I feel like everybody hates me, i wouldn't be surprised if it was true. I just don't understand why nobody talks to me. Everyone else always meets new people during the school year, so why can't I? My brother always has people talking to him. When i'm walking with him, people will say hi to him, but never to me. It's like everyone likes him but it's the complete opposite for me. I don't even do anything to deserve this, I just mind my own business. What's wrong with me? Obviously there is something wrong, because if people wanted to talk to me, they would.


----------



## Lisa (Jul 8, 2006)

Maybe you are giving off vibes that say 'Don't talk to me'


----------



## laura024 (Aug 11, 2006)

You probably seem reserved like a lot of people with SA, and people aren't sure if they can approach you. So you need to open up to people to show them you're worth getting to know.


----------



## Barette (Jan 17, 2012)

You probably seem closed off. If someone is walking past your brother and he says hi, then smile at them and introduce yourself. Act happy to meet them.


----------



## Theo0808 (Jan 15, 2012)

i can understand how you feel. Ive messaged 4 ppl in the last few days and none of them have replied to me


----------



## KiwiGirl (Nov 13, 2011)

Aly said:


> I feel like everybody hates me, i wouldn't be surprised if it was true. I just don't understand why nobody talks to me. Everyone else always meets new people during the school year, so why can't I? My brother always has people talking to him. When i'm walking with him, people will say hi to him, but never to me. It's like everyone likes him but it's the complete opposite for me. I don't even do anything to deserve this, I just mind my own business. What's wrong with me? Obviously there is something wrong, because if people wanted to talk to me, they would.

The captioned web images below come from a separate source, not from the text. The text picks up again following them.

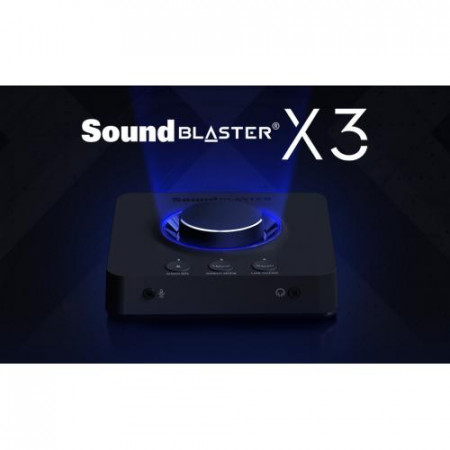 CREATIVE Sound Blaster X-3 Hi-Res 7.1 External Super X-Fi Amp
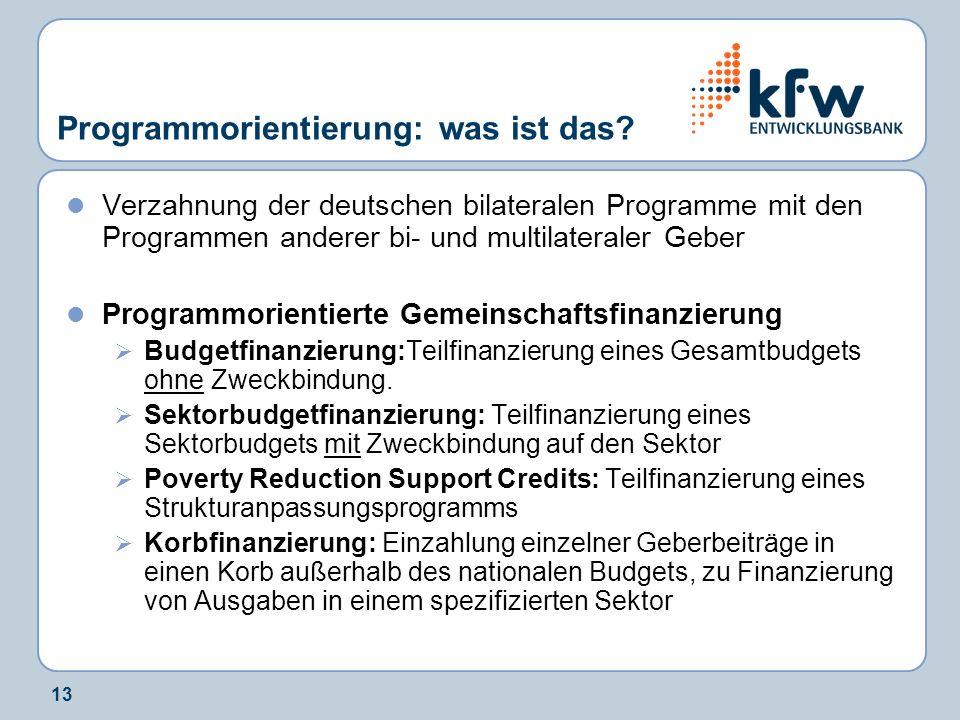 13 Programmorientierung: was ist das? Verzahnung der deutschen bilateralen Programme mit den Programmen anderer bi- und multilateraler Geber Programmo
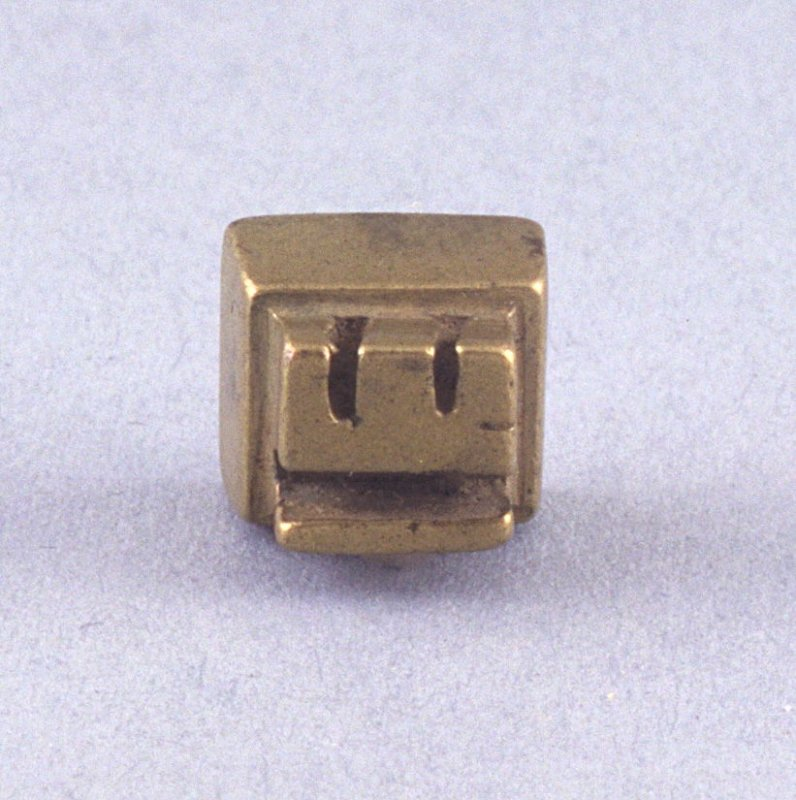 """Goldweight with """"E"""" shape and bara315"""
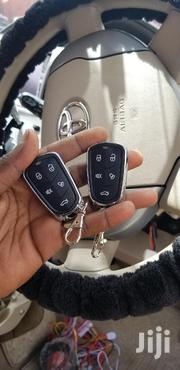 Genuine Car Alarm USA Made | Vehicle Parts & Accessories for sale in Central Region, Kampala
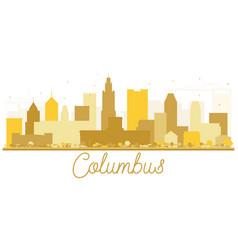columbus usa city skyline golden silhouette vector image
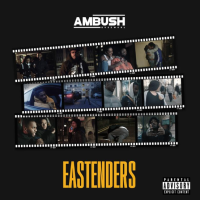 Ambush Brings Drama With New Track, 'Eastenders' + New Video
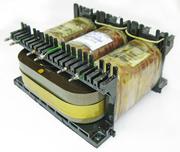 Сухие трансформаторы (1-400 Вт;  1/3-х фазные;  50, 400, 1000 Гц),  магнито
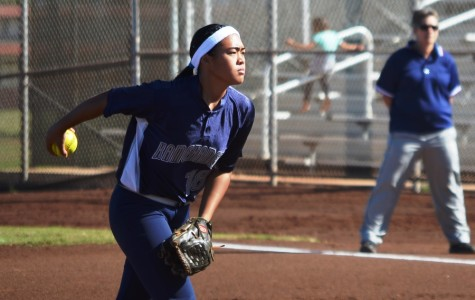 JV softball nears end of season with loss to Sabers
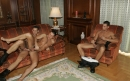 Twins Alex And Ian Lynch Fuck Glen Santoro picture 14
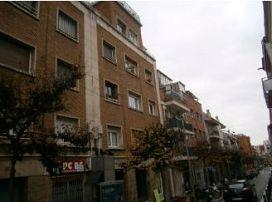 Piso en venta en Horta-guinardó, Barcelona, Barcelona, Calle Santa Rosalia, 116.000 €, 2 habitaciones, 1 baño, 67 m2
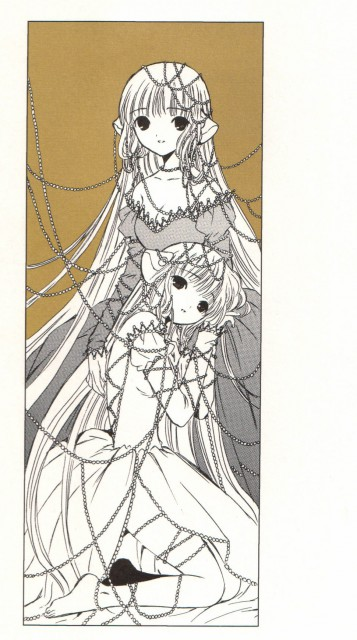CLAMP, Chobits, Your Eyes Only, Freya, Chii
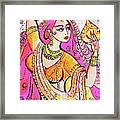 Yellow Devi Framed Print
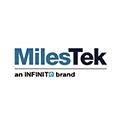MilesTek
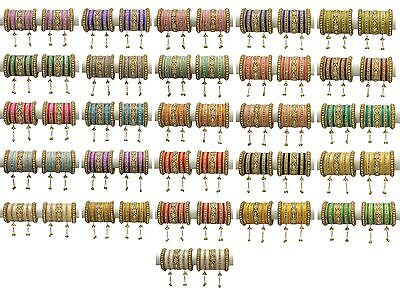 Indian Bollywood Costume Kundan Style bangles bracelet Wedding Wear Jewelry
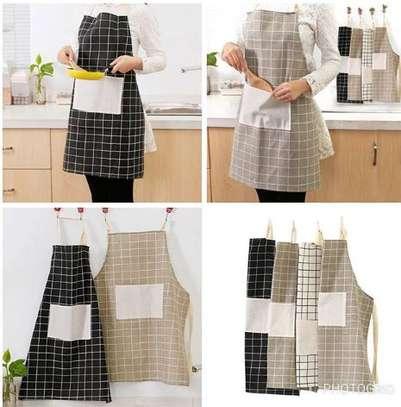 Modern unisex kitchen apron image 1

Hi. Nobody hates you. Everybody goes through what your going through. I know I have. Maybe they just don't know what to say to you. Some people are just more likeable than some, I know it sucks  There is nothing wrong with you. Maybe just say a simple "Hi" and see what reaction you get. If they say "Hi" back ask the "How their day is going" People seem to have a pre-judgement if they like you or not. I wish people would just treat everybody the same. I have felt the feeling your feeling before. I'm sure as you get older you will meet some good friends.


----------



## Jinxx (May 10, 2011)

Since you have SA, you may send off a 'reserved' vibe. I know I do. Usually the only time people ever speak to me is if they have something smart or hurtful to say.


----------



## luffy (Jun 2, 2011)

People are good at reading energy levels in other people. if you are around high-energy people, they are typically the ones who will be talked to first. but that doesn't mean they hate you. if you started talking to people, they would respond well as long as you're friendly.


----------



## fate77 (Jan 15, 2012)

If you have S.A., the chances are your body language conveys the whole message of "I don't like speaking to people", even though it may not be true. Just try to initiate conversation with them instead of they with you, if you can (I know it's tough).


----------



## James_Russell (Aug 26, 2011)

I'm sure everybody's right about body language being the key.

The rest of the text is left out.